Ecco, alla fine di una giornata in giro per Roma, ciò che rimane è solo molta rabbia, tante domande e una sola risposta: sapere dove vive quel  9% degli abitanti della Capitale che, in base al sondaggio Eurostat sul livello di pulizia delle città europee, “ha trovato abbastanza pulita la propria città”. Il resto, il 91%, la schiacciante maggioranza, fa posizionare la Città Eterna all’ultimo posto. Eurostat certifica così, in modo ufficiale, ciò che è sotto gli occhi di tutti: a Roma la raccolta rifiuti non vuole funzionare.

Dove sta tutta la colpa? Nei romani che non fanno la differenziata? Nella pigrizia di cui mi parla Luciano? O nell’azienda AMA che da anni, ormai, ha perso credibilità e non gode più della fiducia da parte dei cittadini? Di sicuro, impegno e sfiducia non vanno d’accordo.

AMAre Roma e abbandonare la periferiaAll’ormai vecchia storia del problema della gestione dei rifiuti, infatti, nell’ultimo periodo si sono aggiunti avvenimenti e inchieste che hanno aumentato il senso di generale scetticismo, rabbia, pessimismo che governa la routine quotidiana di tutti i romani.

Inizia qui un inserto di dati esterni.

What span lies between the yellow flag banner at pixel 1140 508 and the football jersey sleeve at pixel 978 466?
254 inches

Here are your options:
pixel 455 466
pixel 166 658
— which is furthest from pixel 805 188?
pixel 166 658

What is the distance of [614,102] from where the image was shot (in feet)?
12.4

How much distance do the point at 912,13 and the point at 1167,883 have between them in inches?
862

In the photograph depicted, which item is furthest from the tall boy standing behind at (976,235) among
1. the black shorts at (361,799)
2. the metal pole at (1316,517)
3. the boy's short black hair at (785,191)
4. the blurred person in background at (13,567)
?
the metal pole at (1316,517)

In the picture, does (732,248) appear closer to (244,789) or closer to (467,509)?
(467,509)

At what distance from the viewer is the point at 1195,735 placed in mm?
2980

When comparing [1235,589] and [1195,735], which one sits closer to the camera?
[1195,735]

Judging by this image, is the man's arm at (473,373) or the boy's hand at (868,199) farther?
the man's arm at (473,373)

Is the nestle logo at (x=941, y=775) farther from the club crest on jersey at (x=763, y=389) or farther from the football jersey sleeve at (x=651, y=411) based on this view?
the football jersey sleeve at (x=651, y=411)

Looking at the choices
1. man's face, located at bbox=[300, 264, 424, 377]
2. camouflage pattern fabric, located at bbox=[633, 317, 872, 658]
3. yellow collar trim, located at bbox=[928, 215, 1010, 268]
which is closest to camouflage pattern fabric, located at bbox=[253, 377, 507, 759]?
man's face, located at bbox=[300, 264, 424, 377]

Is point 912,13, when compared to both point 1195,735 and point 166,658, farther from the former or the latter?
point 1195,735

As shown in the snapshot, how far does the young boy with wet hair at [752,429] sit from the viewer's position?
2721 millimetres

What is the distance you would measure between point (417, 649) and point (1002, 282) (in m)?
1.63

Prima l’inchiesta dell’aprile di quest’anno, che ha visto coinvolta la sindaca Raggi, attraverso la quale si è scoperto che lei stessa avrebbe fatto pressioni per spingere i vertici dell’AMA a cambiare il bilancio, con l’obiettivo di portare i conti dell’azienda in rosso.  Poi, a ottobre, le dimissioni del Consiglio di Amministrazione dell’AMA (con Luisa Melara presidente, Paolo Longoni amministratore delegato e Massimo Ranieri consigliere d’amministrazione), durato poco più di 3 mesi, che di certo non hanno contribuito a creare una situazione stabile per la gestione del problema.

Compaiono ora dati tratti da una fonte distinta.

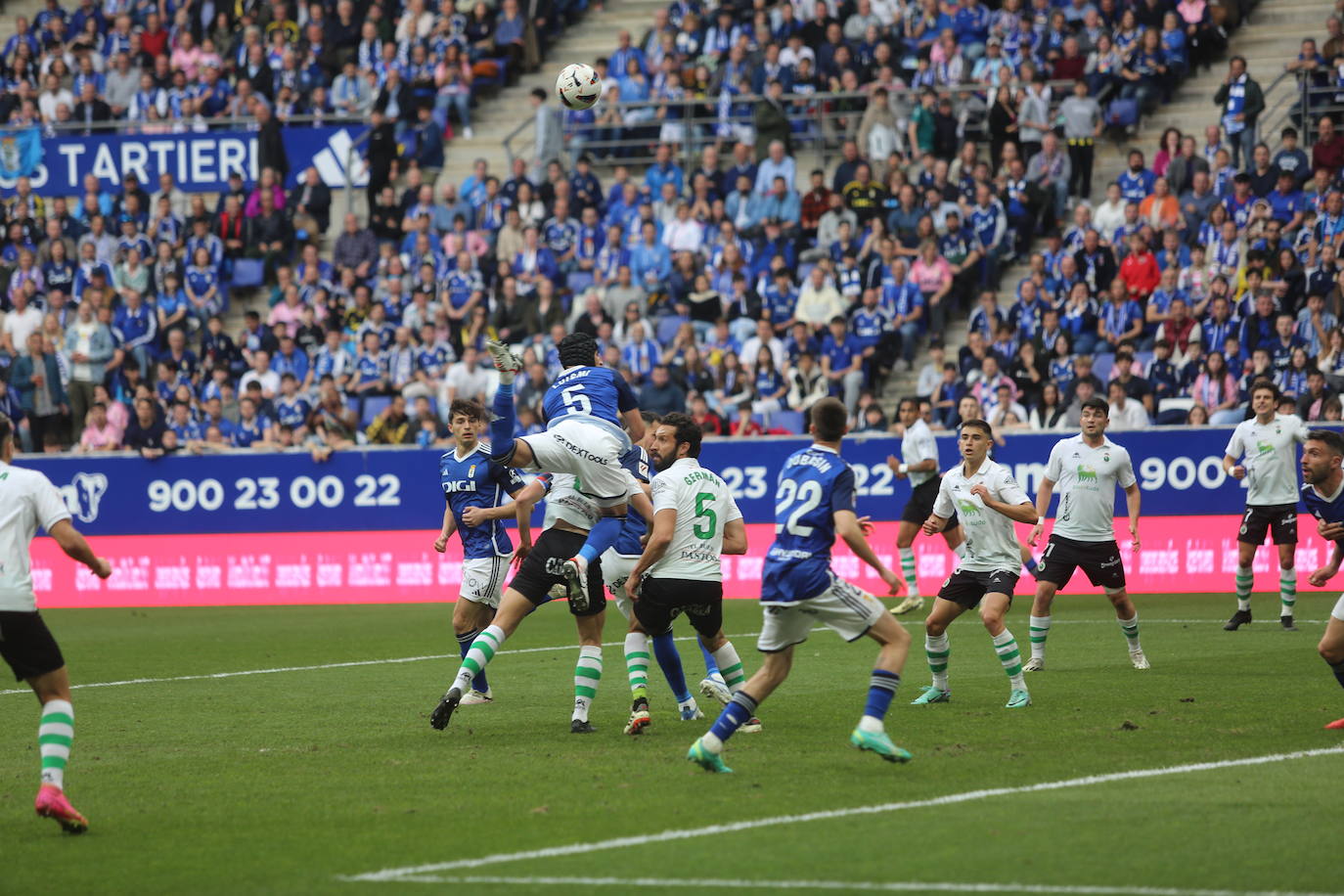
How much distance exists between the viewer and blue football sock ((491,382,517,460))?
1104cm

A questo generale stato di confusione, si aggiungono le più recenti inchieste sui furbetti dei rifiuti e sulla finta differenziata di AMA, che esaspera i cittadini romani togliendo forza a qualsiasi volontà d’ impegno a livello ambientale.

Insomma, i romani, scoraggiati, si assuefanno al tanfo e all’idea di dover vivere e morire accanto ai rifiuti e a causa di questi.  E Roma va avanti così, in un non-tempo in cui tutto è già accaduto , tutto dovrebbe accadere e nulla, in realtà, accade. Si muove facendo un girotondo sul grande raccordo anulare progettato dall’ingegnere Eugenio Gra nel 1951: 68 km che collegano le varie borgate abbandonate mentre il centro rimane bello, affascinante, eterno perché, come diceva Jep Gambardella ne La grande bellezza: “Sono belli i trenini che facciamo alle feste, vero? Sono i più belli del mondo perché non vanno da nessuna parte.”